Hujan mengguyur deras dini hari. Suasana malam kian terasa amat sepi. Bahkan, dinginnya hawa malam ini terasa menikam bagi Aruna.
Aruna masih duduk bersimpuh di kamar seorang diri, berulang kali diliriknya jam dinding. Sudah pukul dua dini hari. Kenapa suaminya tak kunjung pulang?
Biasanya, jika Dafa pulang dini hari Aruna tidak pernah gusar sampai menanti kepulangan sang suami, malahan Aruna sudah tertidur lelap karena esok harus bekerja. Dafa kerap menjelaskan, ia kerap pulang dini hari lantaran orderannya saat tengah malam akan semakin ramai sebab banyak customernya yang notaben anak kosan menggunakan jasa delivery makanan tengah malam.
Namun, hari ini konteksnya berbeda.
Hati Aruna kian terasa hancur lebam.

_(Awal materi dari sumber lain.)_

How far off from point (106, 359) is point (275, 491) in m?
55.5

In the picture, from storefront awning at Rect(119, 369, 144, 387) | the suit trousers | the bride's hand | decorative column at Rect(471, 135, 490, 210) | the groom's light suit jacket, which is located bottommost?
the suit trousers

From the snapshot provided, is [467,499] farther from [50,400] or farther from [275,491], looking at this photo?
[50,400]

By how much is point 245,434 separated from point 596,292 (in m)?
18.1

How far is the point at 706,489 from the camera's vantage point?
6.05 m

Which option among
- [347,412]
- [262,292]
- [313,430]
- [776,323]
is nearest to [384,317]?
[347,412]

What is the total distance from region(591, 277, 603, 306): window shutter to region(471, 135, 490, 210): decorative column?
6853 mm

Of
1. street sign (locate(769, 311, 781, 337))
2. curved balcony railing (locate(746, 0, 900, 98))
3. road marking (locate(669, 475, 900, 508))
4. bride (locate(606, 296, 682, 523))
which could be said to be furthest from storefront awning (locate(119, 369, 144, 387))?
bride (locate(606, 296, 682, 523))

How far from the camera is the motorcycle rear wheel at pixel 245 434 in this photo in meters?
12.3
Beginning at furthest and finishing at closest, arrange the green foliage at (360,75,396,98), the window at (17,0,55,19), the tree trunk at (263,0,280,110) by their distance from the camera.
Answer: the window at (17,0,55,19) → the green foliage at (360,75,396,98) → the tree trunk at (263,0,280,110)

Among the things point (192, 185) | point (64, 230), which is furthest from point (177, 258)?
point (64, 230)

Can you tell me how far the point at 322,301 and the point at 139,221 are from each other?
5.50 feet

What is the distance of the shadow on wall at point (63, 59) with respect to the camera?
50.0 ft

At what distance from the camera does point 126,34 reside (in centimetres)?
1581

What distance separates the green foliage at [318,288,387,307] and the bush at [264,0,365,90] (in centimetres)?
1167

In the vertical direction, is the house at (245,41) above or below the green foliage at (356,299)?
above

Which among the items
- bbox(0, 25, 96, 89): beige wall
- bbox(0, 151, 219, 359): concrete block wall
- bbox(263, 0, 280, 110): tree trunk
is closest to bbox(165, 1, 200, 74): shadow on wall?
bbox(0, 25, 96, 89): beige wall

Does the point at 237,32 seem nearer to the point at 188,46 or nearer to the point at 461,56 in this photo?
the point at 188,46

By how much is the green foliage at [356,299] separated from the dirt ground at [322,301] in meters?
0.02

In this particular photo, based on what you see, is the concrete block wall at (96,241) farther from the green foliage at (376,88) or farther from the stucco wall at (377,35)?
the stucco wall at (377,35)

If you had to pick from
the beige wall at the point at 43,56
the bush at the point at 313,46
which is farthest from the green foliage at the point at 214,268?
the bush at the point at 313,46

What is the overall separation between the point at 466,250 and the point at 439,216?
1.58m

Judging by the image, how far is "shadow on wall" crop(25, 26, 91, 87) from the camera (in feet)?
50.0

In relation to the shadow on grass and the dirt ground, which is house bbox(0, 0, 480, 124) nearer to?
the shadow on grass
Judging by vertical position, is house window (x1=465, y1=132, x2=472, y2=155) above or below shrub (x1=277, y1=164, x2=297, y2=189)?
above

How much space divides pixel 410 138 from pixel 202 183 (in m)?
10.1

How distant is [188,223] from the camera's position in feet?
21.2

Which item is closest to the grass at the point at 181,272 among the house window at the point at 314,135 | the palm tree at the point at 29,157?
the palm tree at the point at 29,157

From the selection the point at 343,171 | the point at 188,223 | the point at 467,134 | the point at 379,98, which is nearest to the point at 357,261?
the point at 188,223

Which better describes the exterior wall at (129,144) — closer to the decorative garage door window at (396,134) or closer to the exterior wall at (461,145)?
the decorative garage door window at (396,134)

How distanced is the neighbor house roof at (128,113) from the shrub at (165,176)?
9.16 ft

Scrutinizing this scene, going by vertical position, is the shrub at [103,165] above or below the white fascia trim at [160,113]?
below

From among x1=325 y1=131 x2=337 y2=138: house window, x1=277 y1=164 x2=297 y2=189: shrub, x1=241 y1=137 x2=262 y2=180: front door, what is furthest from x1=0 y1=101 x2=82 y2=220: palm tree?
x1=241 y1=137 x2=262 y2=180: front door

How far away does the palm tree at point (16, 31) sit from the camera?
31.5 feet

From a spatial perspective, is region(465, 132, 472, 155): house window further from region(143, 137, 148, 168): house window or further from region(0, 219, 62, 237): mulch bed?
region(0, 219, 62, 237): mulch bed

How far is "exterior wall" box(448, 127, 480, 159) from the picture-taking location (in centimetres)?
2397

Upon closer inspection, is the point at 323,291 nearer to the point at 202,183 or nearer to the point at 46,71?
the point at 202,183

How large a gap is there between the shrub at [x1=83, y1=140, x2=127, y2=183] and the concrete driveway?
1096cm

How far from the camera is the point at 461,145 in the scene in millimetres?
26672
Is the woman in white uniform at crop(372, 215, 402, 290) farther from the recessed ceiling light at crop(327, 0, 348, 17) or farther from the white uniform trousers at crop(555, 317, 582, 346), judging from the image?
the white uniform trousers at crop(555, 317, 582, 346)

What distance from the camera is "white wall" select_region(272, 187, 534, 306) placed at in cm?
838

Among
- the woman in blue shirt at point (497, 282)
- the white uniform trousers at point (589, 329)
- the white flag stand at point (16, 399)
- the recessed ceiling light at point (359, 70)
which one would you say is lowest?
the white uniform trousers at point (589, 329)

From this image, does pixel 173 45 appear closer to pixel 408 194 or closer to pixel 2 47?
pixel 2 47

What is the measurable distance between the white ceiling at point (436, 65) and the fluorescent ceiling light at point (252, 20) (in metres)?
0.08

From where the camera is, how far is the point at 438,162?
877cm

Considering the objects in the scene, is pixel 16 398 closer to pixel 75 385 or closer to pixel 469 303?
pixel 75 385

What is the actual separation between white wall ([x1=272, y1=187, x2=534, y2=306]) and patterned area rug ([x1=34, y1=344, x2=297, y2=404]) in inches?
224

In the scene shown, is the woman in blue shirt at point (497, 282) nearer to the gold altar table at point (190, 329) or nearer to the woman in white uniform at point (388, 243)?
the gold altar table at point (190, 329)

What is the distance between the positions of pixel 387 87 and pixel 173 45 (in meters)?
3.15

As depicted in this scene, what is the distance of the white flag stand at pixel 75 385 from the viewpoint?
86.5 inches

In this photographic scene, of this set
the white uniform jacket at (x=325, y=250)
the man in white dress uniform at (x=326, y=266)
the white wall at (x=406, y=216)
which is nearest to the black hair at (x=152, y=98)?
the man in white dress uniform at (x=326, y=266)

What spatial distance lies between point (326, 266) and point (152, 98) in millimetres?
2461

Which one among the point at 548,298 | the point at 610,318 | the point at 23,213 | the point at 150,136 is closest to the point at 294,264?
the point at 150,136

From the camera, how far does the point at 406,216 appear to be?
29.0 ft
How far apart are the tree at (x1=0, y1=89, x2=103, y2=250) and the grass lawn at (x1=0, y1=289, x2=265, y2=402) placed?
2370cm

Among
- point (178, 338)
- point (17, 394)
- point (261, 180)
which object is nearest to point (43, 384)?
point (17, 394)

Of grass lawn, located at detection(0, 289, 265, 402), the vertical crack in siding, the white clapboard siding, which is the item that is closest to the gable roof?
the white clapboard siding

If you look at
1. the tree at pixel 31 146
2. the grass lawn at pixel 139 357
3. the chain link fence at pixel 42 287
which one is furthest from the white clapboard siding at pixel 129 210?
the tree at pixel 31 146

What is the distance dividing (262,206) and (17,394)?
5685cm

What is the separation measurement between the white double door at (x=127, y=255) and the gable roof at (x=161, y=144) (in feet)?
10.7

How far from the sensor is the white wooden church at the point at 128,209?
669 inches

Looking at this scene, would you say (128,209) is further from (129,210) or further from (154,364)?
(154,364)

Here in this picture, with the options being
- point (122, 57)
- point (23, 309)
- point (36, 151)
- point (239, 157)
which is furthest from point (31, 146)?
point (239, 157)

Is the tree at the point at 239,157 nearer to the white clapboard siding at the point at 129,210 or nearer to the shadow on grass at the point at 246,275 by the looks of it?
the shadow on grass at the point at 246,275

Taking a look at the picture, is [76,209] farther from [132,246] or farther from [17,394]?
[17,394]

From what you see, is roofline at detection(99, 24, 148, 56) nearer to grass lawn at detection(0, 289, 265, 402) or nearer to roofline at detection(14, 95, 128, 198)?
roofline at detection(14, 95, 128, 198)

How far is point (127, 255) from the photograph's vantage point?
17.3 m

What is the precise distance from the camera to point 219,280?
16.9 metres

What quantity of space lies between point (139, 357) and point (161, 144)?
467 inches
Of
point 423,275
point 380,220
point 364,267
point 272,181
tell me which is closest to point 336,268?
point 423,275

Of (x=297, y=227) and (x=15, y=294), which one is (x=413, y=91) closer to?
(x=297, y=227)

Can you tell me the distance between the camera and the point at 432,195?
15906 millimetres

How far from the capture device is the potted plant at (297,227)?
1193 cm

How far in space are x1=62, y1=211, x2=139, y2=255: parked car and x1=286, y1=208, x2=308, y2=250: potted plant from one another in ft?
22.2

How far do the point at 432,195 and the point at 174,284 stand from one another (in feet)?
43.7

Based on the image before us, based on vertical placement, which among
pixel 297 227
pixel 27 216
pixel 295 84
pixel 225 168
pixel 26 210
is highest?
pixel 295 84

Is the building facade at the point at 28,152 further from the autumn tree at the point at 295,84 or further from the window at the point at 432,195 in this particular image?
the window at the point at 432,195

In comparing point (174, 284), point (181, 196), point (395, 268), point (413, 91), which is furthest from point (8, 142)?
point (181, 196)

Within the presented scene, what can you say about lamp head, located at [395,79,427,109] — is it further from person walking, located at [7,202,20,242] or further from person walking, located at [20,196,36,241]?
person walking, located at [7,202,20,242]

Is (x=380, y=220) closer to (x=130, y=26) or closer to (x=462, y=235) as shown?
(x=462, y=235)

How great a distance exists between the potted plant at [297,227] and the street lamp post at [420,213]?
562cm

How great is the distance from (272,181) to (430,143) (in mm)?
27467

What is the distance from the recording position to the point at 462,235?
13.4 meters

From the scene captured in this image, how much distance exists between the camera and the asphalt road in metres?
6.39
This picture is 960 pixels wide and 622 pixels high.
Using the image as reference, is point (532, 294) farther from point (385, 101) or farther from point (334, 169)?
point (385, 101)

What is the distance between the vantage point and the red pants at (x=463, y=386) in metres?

Membayangkan hal yang tidak – tidak perihal Dafa dengan wanita seksi yang membersamainya semalam. Sedang apa mereka, sejak kapan mereka sedekat itu dan kenapa kebohongan Dafa terkemas apik selama ini, sampai – sampai Aruna merasa kecolongan tidak mengendus bau kebohongan yang disimpan suaminya rapat – rapat.
Sampai tiba - tiba terdengar suara motor matic yang mesinnya dimatikan tepat di depan teras, disusul dengan suara gemercik kunci pintu yang dimainkan. Aruna menebak, Dafa akhirnya pulang juga.
“Jelaskan Mas, siapa perempuan tadi.” Sebuah pertanyaan langsung ditodong Aruna kala Dafa melangkahkan kaki di ruang tengah.
Mata Aruna memerah padam dengan wajah sembabnya usai menangis semalaman. Hatinya terasa amat getir kala mengingat adegan yang sungguh membuatnya nyaris tak percaya. Satu – satunya orang yang amat ia cinta, ternyata bermesraan dengan wanita lain.
Dafa menelan saliva sebelum kemudian melangkahkan kaki mendekati Aruna. Namun, dengan sigap Aruna melangkahkan kaki mundur menjaga jarak.
Kedua bahu Aruna terkoyak dengan tangisnya yang kembali pecah.
“Aruna, dengarkan aku.”
“Apa? Mau jelasin apa? Semua sudah jelas kok, kamu mesra – mesraan sama wanita itu.”
“Apa kurangku mas! Sampai kamu bisa berpikiran mendua? Hah?”
Melihat wajah Aruna kian murung, membuat Dafa menghela nafas berat seraya mengusap surai legam dengan kasar. Pandangan mereka bersirobok. Namun, bukan tatapan saling cinta yang terpancar di netra masing – masing.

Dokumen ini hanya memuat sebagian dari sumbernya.